* _Excerpt provided_:
- Directed by: Kamal
- Written by: Ranjith
- Produced by: S. Shivaprasadh
- Starring: Jayaram Parvathy Jayaram Jagathy Sreekumar Innocent
- Cinematography: Saloo George
- Edited by: G. Murali
- Music by: Johnson
- Production companies: Sree Sai Productions Sharadha Films
- Distributed by: Central Pictures
- Release date: 25 October 1989;
- Country: India
- Language: Malayalam

= Pradeshika Varthakal =

Pradeshika Varthakal is a 1989 Indian Malayalam-language comedy film directed by Kamal and produced by S. Sivaprasad. The film stars Jayaram, Parvathy, Jagathy Sreekumar, and Innocent, with a score composed by Johnson.

* _Objective 1_: From the Pradeshika Varthakal film entry, reproduce everything from "Pradeshika Varthakal is" down to "composed by Johnson.".
* _Objective 2_:
Answer these from the Pradeshika Varthakal film entry:
(a) Who handled the cinematography?
(b) On what date was the film released?
(c) What genre does the summary paragraph assign to the film?

* _Information shown_:
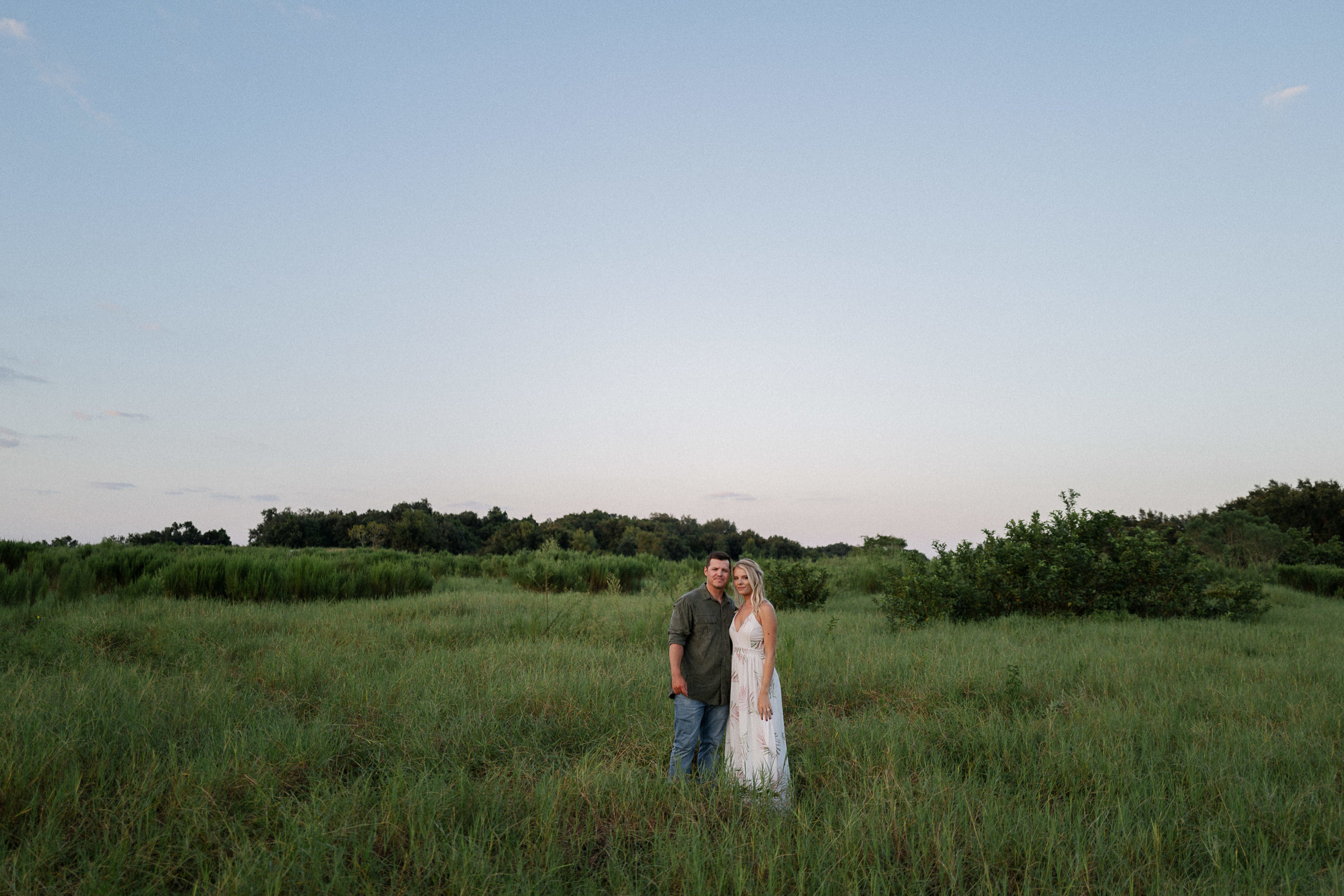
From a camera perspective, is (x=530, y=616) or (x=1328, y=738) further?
(x=530, y=616)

* _Written reply 1_:
Pradeshika Varthakal is a 1989 Indian Malayalam-language comedy film directed by Kamal and produced by S. Sivaprasad. The film stars Jayaram, Parvathy, Jagathy Sreekumar, and Innocent, with a score composed by Johnson.

* _Written reply 2_:
(a) Saloo George
(b) 25 October 1989
(c) Comedy